Oh, I can't even believe the nerve of some people. Are you fucking serious?! My friend, a friend who I consider a close friend (yeah, not anymore), was flirting with the girl I have a massive crush on. And, she knows I have a crush on her. How - no, WHY would you ever, ever do that? She knows how much I really like this girl, and so she goes and flirts with her? Seriously?! What kind of a friend are you?!

Okay, so I go on Facebook today, right? And there's this girl who I have a huge crush on. You know what that's like - the butterflies and the stupid blushing and everything in between. Oh yeah, I really like her. She's too beautiful and perfect for words, truly she is. Anyway, I go on Facebook and I start talking to her. My friend told me she likes me back --yes!!-- and so I was thinking of asking her to go to the mall or something with me so I could ask her to be my girlfriend. So, I'm talking to her, and we're flirting and joking around and basic teen stuff like that. It's great, really, and I love talking to her so much. I just wish we could do some of the stuff we joke about in person, like kiss and hold hands and things like that. That would make my life, I swear to your christian God.

But anyway, we're talking and flirting, the sort of lighthearted cutesy stuff that makes most kids like me gag. She tags me in a post -- a really cute one ?-- and so to comment on it, I go to her wall. Where I see something that I really, really fucking wish I didn't. My friend, who knows very well that I like her, flirting with her. Not. Okay. Whatsoever.

It was pretty far down, and the flirting part wasn't too obvious, but it was obvious enough for my blood to boil.
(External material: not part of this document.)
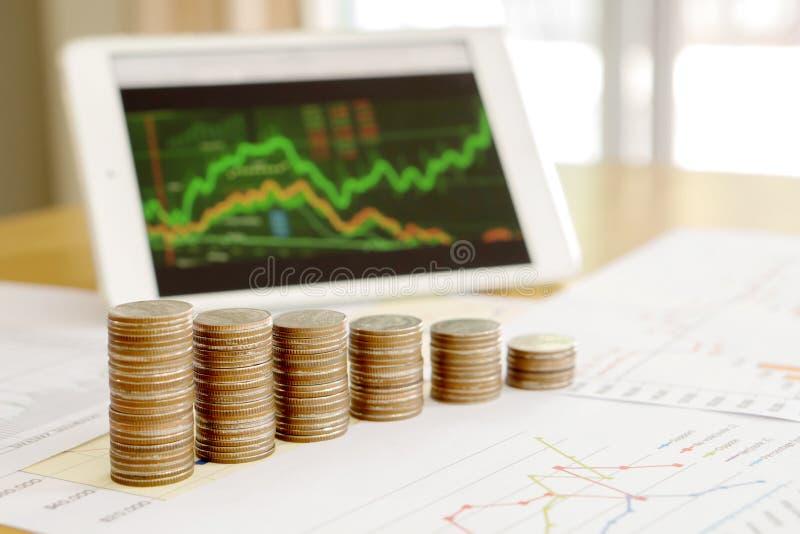 Wachsen Sie Münzenstapel mit Geschäft heran und finanzieren Sie Diagrammschirm stockfotografie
I felt so betrayed!! She knows how much I like this girl! I've told her multiple times!! I've told her how much I really care for her, and the stuff we talk about, and how much I really want to ask her out but I'm way too scared she'll say no. I've told her everything and she just goes and flirts with the girl who I really, really like just like that? As if I never even said anything about liking her at all? Who the hell do you think you are?!

It just...it really hurts because I haven't really liked someone this much in a long time. The last girl I did really hurt me, but she wasn't right for me. Me and the girl I like now are, I think, much better for each other. We both like the same things, listen to the same music, have the same problems. We're there for each other a lot. I really care about her. And then I tell my friend that and so my friend thinks it'd be such a great idea to flirt with her? Are you kidding?!

No. Just, no. In fact, my ''friend'' has been encouraging me to ask this girl out, so I'm not even sure what's going on. But seriously, she knows how much I like this girl. This isn't fair.